What the task asks »
Among the lines below, which ones contain the word "melampus"? Copy every such line.

(Stored data)
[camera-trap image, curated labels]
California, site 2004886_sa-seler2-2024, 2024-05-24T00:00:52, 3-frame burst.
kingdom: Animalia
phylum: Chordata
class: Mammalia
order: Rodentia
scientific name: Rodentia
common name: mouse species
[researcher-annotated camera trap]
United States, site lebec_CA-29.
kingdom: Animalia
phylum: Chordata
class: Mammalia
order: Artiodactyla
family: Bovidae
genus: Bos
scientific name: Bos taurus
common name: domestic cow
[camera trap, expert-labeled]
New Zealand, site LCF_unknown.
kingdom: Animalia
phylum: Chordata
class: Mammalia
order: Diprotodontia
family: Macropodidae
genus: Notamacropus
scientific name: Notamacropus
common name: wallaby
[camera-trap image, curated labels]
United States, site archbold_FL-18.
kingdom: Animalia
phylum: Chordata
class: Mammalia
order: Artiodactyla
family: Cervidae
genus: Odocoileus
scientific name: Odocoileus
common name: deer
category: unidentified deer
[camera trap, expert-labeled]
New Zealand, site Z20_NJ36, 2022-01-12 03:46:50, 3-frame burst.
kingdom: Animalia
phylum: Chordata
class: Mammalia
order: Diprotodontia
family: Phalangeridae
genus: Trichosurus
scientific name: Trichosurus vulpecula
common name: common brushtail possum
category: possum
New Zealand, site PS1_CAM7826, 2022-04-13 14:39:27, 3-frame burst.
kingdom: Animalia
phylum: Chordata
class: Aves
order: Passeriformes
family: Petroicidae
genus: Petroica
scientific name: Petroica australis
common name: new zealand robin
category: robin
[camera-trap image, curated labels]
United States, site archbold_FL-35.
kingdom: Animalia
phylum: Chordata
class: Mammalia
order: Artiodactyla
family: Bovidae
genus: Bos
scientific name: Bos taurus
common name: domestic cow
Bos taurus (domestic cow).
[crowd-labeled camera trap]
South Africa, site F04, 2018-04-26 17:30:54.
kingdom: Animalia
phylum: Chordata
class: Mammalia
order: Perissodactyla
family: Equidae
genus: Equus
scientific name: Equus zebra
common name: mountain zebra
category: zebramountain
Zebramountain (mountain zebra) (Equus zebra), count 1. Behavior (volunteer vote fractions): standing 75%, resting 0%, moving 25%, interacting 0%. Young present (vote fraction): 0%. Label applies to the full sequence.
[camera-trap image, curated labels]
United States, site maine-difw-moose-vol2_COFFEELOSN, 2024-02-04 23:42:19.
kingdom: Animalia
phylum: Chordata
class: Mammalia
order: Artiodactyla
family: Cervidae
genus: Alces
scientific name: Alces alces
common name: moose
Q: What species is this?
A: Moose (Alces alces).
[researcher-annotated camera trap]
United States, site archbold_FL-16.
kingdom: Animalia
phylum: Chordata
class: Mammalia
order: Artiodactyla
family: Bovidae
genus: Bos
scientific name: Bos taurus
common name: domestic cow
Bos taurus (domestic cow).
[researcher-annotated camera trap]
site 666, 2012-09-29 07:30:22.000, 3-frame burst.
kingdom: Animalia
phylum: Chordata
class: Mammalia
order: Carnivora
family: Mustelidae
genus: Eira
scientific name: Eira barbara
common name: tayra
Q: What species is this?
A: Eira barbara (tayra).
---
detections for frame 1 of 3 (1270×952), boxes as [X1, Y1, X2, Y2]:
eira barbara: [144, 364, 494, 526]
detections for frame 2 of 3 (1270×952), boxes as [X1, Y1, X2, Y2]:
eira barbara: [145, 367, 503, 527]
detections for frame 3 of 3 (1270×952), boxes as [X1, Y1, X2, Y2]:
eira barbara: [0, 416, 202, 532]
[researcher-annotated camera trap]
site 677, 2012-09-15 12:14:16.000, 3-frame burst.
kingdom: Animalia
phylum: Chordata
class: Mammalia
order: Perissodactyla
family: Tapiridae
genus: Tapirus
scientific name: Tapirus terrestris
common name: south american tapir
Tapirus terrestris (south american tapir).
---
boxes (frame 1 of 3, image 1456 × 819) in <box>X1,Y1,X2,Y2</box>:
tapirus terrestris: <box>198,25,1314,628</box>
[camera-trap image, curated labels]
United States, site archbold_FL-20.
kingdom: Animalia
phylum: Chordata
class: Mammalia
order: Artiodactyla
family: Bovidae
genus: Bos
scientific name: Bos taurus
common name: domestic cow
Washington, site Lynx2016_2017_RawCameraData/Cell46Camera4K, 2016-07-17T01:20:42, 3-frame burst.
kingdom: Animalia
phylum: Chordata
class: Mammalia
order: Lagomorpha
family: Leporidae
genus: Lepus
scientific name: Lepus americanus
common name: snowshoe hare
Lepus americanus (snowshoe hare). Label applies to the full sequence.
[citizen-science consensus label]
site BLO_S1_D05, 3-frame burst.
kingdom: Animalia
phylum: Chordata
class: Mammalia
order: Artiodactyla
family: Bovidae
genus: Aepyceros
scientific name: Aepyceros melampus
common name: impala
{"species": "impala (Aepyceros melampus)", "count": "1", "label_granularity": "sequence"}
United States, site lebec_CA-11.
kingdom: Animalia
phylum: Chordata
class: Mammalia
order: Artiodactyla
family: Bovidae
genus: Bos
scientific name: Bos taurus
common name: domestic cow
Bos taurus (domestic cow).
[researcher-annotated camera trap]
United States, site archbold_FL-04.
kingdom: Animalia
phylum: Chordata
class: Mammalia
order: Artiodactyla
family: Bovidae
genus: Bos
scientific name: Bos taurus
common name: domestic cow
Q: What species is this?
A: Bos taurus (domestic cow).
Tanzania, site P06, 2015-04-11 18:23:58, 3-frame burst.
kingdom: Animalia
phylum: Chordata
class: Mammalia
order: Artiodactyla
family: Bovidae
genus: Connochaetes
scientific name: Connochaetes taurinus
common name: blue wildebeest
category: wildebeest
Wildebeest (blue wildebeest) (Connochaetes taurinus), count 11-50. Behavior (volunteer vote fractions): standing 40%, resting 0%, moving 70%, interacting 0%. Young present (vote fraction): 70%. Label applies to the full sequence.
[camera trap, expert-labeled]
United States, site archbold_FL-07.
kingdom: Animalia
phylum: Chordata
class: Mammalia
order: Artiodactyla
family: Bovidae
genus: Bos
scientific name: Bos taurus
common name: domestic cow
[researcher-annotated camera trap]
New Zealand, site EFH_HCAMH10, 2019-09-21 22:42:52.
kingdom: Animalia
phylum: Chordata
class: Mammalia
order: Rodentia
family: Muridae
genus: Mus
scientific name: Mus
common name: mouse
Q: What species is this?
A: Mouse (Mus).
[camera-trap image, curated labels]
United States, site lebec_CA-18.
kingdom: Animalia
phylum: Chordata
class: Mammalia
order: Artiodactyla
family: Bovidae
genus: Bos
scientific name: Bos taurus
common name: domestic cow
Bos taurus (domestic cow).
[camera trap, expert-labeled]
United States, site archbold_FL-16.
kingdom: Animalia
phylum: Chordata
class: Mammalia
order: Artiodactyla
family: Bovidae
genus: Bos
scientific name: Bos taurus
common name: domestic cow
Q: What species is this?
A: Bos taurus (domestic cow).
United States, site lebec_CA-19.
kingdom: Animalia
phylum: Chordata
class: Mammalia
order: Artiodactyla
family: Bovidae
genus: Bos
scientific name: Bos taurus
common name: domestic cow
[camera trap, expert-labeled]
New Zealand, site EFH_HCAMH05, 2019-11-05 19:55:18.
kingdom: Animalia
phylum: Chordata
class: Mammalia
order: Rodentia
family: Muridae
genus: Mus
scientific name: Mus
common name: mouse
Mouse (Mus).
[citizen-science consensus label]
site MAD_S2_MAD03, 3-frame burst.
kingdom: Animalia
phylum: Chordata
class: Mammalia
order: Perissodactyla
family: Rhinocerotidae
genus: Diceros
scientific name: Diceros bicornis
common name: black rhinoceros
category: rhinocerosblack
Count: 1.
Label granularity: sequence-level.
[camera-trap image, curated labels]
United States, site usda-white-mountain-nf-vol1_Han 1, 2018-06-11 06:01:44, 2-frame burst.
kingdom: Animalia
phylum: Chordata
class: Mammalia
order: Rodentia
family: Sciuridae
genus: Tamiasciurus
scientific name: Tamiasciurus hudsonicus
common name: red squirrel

The answer »
scientific name: Aepyceros melampus
{"species": "impala (Aepyceros melampus)", "count": "1", "label_granularity": "sequence"}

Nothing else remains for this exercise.